### What the task asks:
Copy out every row below word for word, leaving out the pictures.

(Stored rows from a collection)

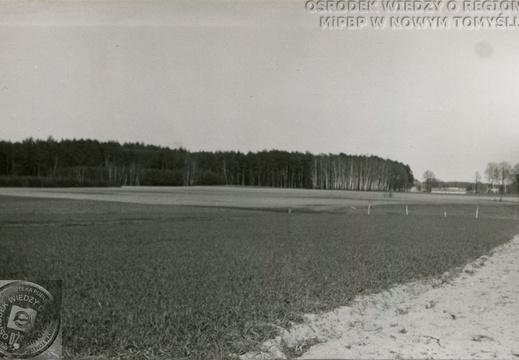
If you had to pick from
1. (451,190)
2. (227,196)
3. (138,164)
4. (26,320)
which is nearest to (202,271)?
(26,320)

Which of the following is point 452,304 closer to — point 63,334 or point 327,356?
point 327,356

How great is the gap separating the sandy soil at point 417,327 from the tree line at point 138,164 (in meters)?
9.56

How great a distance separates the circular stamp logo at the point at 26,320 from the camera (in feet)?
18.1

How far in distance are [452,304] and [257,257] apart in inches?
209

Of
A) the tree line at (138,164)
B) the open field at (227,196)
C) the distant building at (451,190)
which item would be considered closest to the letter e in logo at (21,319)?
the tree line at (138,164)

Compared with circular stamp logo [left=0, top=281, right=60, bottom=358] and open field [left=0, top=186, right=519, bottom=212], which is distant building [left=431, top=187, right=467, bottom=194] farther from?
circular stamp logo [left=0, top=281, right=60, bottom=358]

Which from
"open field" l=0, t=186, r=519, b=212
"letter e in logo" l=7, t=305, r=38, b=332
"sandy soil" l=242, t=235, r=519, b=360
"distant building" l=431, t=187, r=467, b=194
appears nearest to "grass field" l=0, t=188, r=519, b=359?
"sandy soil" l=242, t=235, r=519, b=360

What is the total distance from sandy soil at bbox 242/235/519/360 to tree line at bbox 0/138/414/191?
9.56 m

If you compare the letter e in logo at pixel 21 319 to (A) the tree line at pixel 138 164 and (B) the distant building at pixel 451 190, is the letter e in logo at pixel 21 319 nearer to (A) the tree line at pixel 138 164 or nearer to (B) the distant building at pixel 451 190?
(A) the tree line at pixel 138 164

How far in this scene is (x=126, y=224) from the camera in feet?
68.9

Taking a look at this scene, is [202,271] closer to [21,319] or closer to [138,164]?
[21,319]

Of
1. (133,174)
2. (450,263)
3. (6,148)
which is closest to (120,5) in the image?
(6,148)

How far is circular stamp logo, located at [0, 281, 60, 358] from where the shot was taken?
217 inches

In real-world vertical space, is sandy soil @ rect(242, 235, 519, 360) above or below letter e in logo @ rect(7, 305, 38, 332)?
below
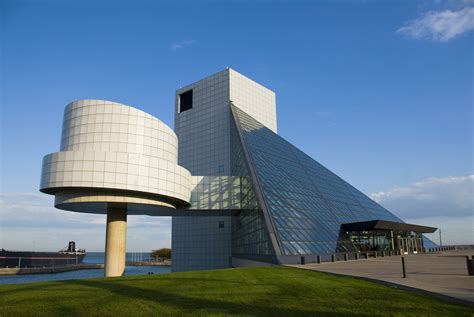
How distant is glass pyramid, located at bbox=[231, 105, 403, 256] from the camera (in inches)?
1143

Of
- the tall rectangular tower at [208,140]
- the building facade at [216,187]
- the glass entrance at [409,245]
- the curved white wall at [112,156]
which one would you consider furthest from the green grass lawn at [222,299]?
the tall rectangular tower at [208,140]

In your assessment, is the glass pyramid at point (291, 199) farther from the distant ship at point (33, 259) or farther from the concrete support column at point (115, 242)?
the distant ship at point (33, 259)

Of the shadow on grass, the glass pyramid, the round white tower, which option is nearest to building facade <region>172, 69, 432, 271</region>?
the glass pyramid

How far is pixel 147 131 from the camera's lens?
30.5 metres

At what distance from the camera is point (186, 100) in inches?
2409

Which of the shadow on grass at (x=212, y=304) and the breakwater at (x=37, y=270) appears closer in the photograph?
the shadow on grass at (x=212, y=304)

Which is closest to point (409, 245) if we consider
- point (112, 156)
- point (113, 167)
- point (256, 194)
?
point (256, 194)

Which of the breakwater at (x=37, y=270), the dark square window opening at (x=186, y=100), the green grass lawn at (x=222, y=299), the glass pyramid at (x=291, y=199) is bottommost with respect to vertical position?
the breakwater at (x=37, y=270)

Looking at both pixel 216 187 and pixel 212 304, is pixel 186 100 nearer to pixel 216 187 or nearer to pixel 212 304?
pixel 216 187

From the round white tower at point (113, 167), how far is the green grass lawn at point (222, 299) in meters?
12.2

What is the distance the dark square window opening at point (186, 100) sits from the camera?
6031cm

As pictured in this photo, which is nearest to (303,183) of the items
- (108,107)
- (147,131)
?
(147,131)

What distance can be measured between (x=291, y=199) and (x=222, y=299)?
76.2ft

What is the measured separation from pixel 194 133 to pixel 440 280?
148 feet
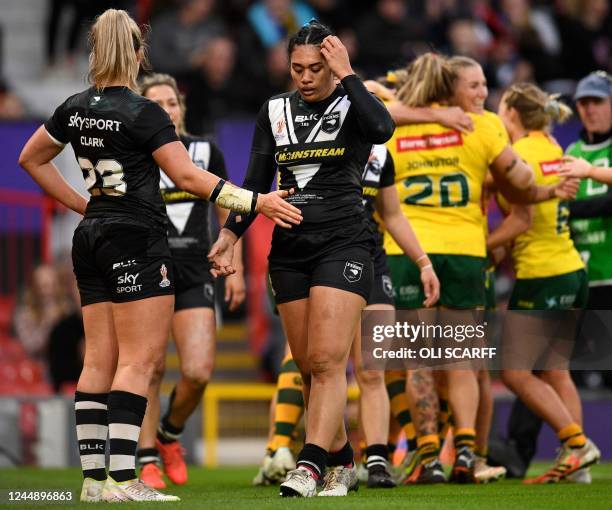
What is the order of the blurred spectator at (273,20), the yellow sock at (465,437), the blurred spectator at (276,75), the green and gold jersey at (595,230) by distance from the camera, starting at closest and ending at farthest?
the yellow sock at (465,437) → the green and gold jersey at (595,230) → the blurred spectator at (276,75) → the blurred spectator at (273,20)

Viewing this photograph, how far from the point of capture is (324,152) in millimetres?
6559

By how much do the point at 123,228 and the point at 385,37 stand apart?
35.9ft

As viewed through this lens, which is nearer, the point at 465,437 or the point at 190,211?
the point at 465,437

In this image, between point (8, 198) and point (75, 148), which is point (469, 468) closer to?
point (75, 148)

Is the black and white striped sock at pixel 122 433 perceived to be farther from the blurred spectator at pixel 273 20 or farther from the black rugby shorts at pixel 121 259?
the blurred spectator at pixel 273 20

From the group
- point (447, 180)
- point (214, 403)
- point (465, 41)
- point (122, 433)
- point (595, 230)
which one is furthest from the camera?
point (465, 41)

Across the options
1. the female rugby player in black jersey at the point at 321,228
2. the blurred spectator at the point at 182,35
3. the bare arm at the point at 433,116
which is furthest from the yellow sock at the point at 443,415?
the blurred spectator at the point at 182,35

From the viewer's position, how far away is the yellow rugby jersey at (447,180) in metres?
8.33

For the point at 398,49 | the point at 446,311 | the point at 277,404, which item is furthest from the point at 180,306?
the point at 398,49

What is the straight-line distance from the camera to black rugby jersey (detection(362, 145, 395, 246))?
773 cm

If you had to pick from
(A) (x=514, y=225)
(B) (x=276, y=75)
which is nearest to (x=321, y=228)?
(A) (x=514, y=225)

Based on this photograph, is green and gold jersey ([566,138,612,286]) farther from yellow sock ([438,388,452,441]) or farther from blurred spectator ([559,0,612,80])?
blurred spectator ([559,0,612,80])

### Answer:
If you had to pick from
1. (451,190)
2. (227,196)
3. (138,164)
4. (26,320)
which is nearest to (202,271)?
(26,320)

Which of the following is point 452,304 closer to — point 63,334 or point 327,356?
point 327,356

How great is the gap separating the sandy soil at point 417,327 from the tree line at point 138,164 (in meters)?
9.56

How great a distance separates the circular stamp logo at the point at 26,320 from the camera (in feet)?
18.1

How far in distance are [452,304] and [257,257] apart in inches?
209

Of
A) the tree line at (138,164)
B) the open field at (227,196)
C) the distant building at (451,190)
which item would be considered closest to the letter e in logo at (21,319)?
the tree line at (138,164)

Compared with circular stamp logo [left=0, top=281, right=60, bottom=358] and open field [left=0, top=186, right=519, bottom=212], which is distant building [left=431, top=187, right=467, bottom=194] farther from?
circular stamp logo [left=0, top=281, right=60, bottom=358]

Which from
"open field" l=0, t=186, r=519, b=212
"letter e in logo" l=7, t=305, r=38, b=332
"sandy soil" l=242, t=235, r=519, b=360
"distant building" l=431, t=187, r=467, b=194
appears nearest to "grass field" l=0, t=188, r=519, b=359?
"sandy soil" l=242, t=235, r=519, b=360

What is the total distance from sandy soil at bbox 242/235/519/360 to tree line at bbox 0/138/414/191?
9.56 m

If you compare the letter e in logo at pixel 21 319 to (A) the tree line at pixel 138 164 and (B) the distant building at pixel 451 190, is the letter e in logo at pixel 21 319 nearer to (A) the tree line at pixel 138 164 or nearer to (B) the distant building at pixel 451 190?
(A) the tree line at pixel 138 164

How far in this scene is (x=126, y=224) from the camera in feet?
68.9

Taking a look at this scene, is [202,271] closer to [21,319] or closer to [138,164]?
[21,319]

Of
1. (133,174)
2. (450,263)
3. (6,148)
which is closest to (120,5) in the image?
(6,148)

How far is circular stamp logo, located at [0, 281, 60, 358] from where the shot was taken?
217 inches

In real-world vertical space, is sandy soil @ rect(242, 235, 519, 360) above or below letter e in logo @ rect(7, 305, 38, 332)?
below
How distant is glass pyramid, located at bbox=[231, 105, 403, 256] from the camera (in inches)?
1143

Of
- the tall rectangular tower at [208,140]
- the building facade at [216,187]
- the glass entrance at [409,245]
- the curved white wall at [112,156]
which one would you consider furthest from the green grass lawn at [222,299]?
the tall rectangular tower at [208,140]

In your assessment, is the glass pyramid at point (291, 199) farther from the distant ship at point (33, 259) or farther from the concrete support column at point (115, 242)?
the distant ship at point (33, 259)

Of the shadow on grass, the glass pyramid, the round white tower, which option is nearest to building facade <region>172, 69, 432, 271</region>?
the glass pyramid

How far is pixel 147 131 from the camera's lens?
30.5 metres

At what distance from the camera is point (186, 100) in inches?
2409

Which of the shadow on grass at (x=212, y=304) and the breakwater at (x=37, y=270) appears closer in the photograph?
the shadow on grass at (x=212, y=304)

Which is closest to point (409, 245) if we consider
- point (112, 156)
- point (113, 167)
- point (256, 194)
?
point (256, 194)

Which of the breakwater at (x=37, y=270), the dark square window opening at (x=186, y=100), the green grass lawn at (x=222, y=299), the glass pyramid at (x=291, y=199) is bottommost with respect to vertical position?
the breakwater at (x=37, y=270)

Looking at both pixel 216 187 and pixel 212 304, is pixel 186 100 nearer to pixel 216 187 or nearer to pixel 212 304?
pixel 216 187

From the round white tower at point (113, 167), how far is the green grass lawn at point (222, 299) in meters?
12.2

What is the distance the dark square window opening at point (186, 100) sits from the camera?
6031cm

As pictured in this photo, which is nearest to (303,183) of the items
- (108,107)
- (147,131)
?
(147,131)

What distance can be measured between (x=291, y=199) and (x=222, y=299)?
76.2ft

What is the measured separation from pixel 194 133 to pixel 440 280?
148 feet
What is the order of the blurred spectator at (273,20), the yellow sock at (465,437), the blurred spectator at (276,75), the green and gold jersey at (595,230) by distance from the camera, starting at closest and ending at farthest?
the yellow sock at (465,437) → the green and gold jersey at (595,230) → the blurred spectator at (276,75) → the blurred spectator at (273,20)

Viewing this photograph, how far from the point of capture is (324,152) in millimetres?
6559

By how much do the point at 123,228 and the point at 385,37 stand apart?
35.9ft

As viewed through this lens, which is nearer, the point at 465,437 or the point at 190,211?
the point at 465,437

In this image, between point (8, 198) and point (75, 148), which is point (469, 468) closer to?
point (75, 148)

Is the black and white striped sock at pixel 122 433 perceived to be farther from the blurred spectator at pixel 273 20 or farther from the black rugby shorts at pixel 121 259?
the blurred spectator at pixel 273 20

From the group
- point (447, 180)
- point (214, 403)
- point (465, 41)
- point (122, 433)
- point (595, 230)
which one is furthest from the camera?
point (465, 41)

Across the options
1. the female rugby player in black jersey at the point at 321,228
2. the blurred spectator at the point at 182,35
3. the bare arm at the point at 433,116
which is furthest from the yellow sock at the point at 443,415?
the blurred spectator at the point at 182,35

From the viewer's position, how far away is the yellow rugby jersey at (447,180) in metres?
8.33

For the point at 398,49 | the point at 446,311 | the point at 277,404, which item is furthest from the point at 180,306?
the point at 398,49

What is the straight-line distance from the camera to black rugby jersey (detection(362, 145, 395, 246))?
773 cm

If you had to pick from
(A) (x=514, y=225)
(B) (x=276, y=75)
which is nearest to (x=321, y=228)?
(A) (x=514, y=225)

Based on this photograph, is green and gold jersey ([566,138,612,286]) farther from yellow sock ([438,388,452,441]) or farther from blurred spectator ([559,0,612,80])?
blurred spectator ([559,0,612,80])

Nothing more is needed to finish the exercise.